History of Soisoila'
How did the origin of 'Soisoila', a song sung by the Kirantis when they dance Sakela, i.e. the song of Sakela song? Even though a lot of recordings or videos of Sakela songs have been produced, only a few people have tried to find a concrete and authentic answer to this question. It is imperative that the young generation pay attention to the historical search and research of these seemingly small, but seriously related topics with the entire Kirati civilization.
According to Mundum researcher Bhogiraj Chamling, it is important to explain 'Soisoila' in connection with history.
The story of 'Soisoila' is popular in the geography from Sunuwar to Bantwa Rais. According to the Sunuwars, a Kiranti king named Budahopo used to rule in Banepa region. He was an expert in Mundum. When he was king, his dynasty had a golden bird called 'Homa Chiri'. However, when the share was distributed, there was a quarrel between the king and his brothers about how to divide it. After that, the bird was surprised that there was a dispute because of him and said "I will disappear" and disappeared. Chamling says, "The fact that the Kiratis had a golden bird means that the Kiratis were very prosperous." However, Budahopo is presented as a Kirati king in this story. The Rais know the same 'Budahopo' by two names. Budhahang means Budhahang. It is also found that some say Budhahong. The sound of Budha has changed to Khaskaran and Budha has changed. It covers the entire renters,'' Chamling's analysis is.
The goldsmiths say that Budahang was the king of Banepa, while the Rais explain it as the king of Dolakha. However, the explanation of historians that the Kiratis ruled in Dolakha has remained. At the request of Nepal and Asian Research Center, Tribhuvan University, District Development Committee, Dolakha published the first edition in 031 and the second edition in 059. found
For example, the practice of mentioning the names of the ancient rulers of Dolakha by Thami in the context of Khadgayatra in Dasain, by Nike in the context of planting in Nitpuri can be shown. In that context, the names of 'Hi Hai Raja, Sui Sui Raja, Golma Raja' etc. are mentioned first and finally the name of the present Gaddinsin Shri 5 Maharajdhiraj is mentioned. It is possible that there is some truth in the matter as it has been passed down as a tradition. Perhaps, since it seems to us that Anushruti goes on even in a hypothetical form, Anushruti cannot be taken as proof without having a basis to prove such Anushruti.
However, looking at the geographical position of Dolakha, it is not impossible to assume that the rule of the Kirant family caste had existed in this area for some time. The word 'Thar' has become special. From this, it is indicated that the Newar class lived in Dolakha Bhek as administrators and traders, the original inhabitants of this place were Kirat class. Another fact that proves this statement is the place named 'Kirati Chapa' near Charikot in Dolakha.

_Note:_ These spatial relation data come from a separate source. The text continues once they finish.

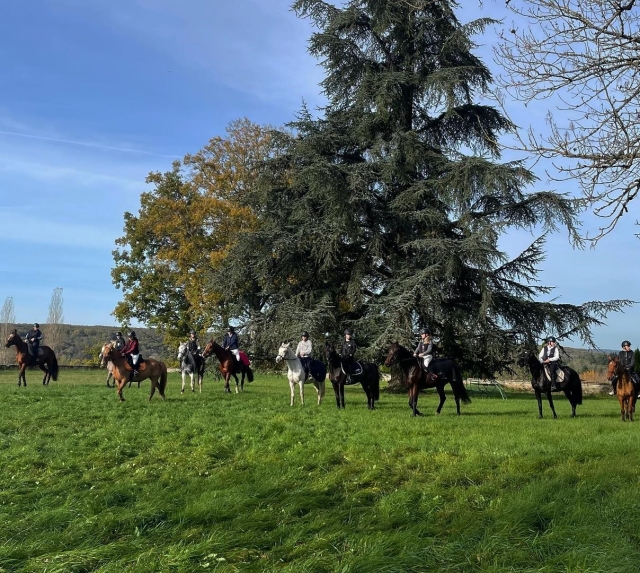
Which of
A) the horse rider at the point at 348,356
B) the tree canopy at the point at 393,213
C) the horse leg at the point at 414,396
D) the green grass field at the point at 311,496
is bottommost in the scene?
the green grass field at the point at 311,496

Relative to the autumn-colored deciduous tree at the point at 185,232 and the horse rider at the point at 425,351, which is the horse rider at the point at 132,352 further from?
the autumn-colored deciduous tree at the point at 185,232

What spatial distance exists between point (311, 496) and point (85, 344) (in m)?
90.1

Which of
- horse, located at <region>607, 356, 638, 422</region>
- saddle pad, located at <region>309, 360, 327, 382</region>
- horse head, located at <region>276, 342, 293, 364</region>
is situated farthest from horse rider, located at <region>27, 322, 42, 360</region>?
horse, located at <region>607, 356, 638, 422</region>

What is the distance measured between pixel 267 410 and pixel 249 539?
957 cm

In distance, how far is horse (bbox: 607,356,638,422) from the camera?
15.7 meters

Kirati scholars argue that this place is called 'Kirati seal' because the Kiratis settled in this area while moving east after being defeated by the Lichchavis. The explanation of Kirat Rai has been that it became 'Dolakha' from the word 'Dolokumma'. According to the interpretation of the Sunuwars, there was a king named 'Dokkha Honpo' and from there the name 'Dolkha' came to be. In any case, researchers say that 'Dolakha' was established from the word of Kirati language.
According to Bhogiraj Chamling, although there are different interpretations of Budahang depending on the geography, its interpretation is more authoritative by the goldsmiths. More authority is in the interpretation of the hearers. Because the Sunuwars are more closely related to this geography,' explains Chamling, 'in my study, Budahang should be Banepa. And, according to the legend of the Sunuwars, after the Licchavis defeated the Kiratis, a ruler of the Kiratis left Kathmandu and went east. This story confirms this historical thing told in Mundum. And, it is said that they have been displaced from there again. This is how we should look at Budahang, who is connected with Soisoila.'
According to Mundum, Budahang had two wives. Siltang Kupma and Wasang Kupma. Siltang Kupma was adept at picking sili.
Every year at the time of Sakela, the Budahang used to weave a snake-like garter. A girl named Soisoila used to tie the garment according to the custom of wearing it by a girl. Once, during the grand ceremony of Sakelo, Soisoila had to put a dolo (sripech/pagari/feta) on his brother's head. Soisoila put the dolo she had prepared to put on her head above her brother's shoulder. However, suddenly, at that time, she started having menstrual discharge. After the menstrual discharge, Soisoila disappeared from there without putting a dolo on her brother's head out of shame.
So where did her sister go after Soisoila disappeared? Budahopo and all the participants there started searching. No matter how hard he searched, he couldn't find it, he called out in a rhythm saying, 'Do dolokumma do (pick it up and put it on) Soisoila, where did you go to put the dolokumma on, Soisoila?' Soisoila did not come even when called in the same rhythm. The ancestors say that after the missing girl did not come back, the word 'Soisoila' became a part of the old song in memory of that girl.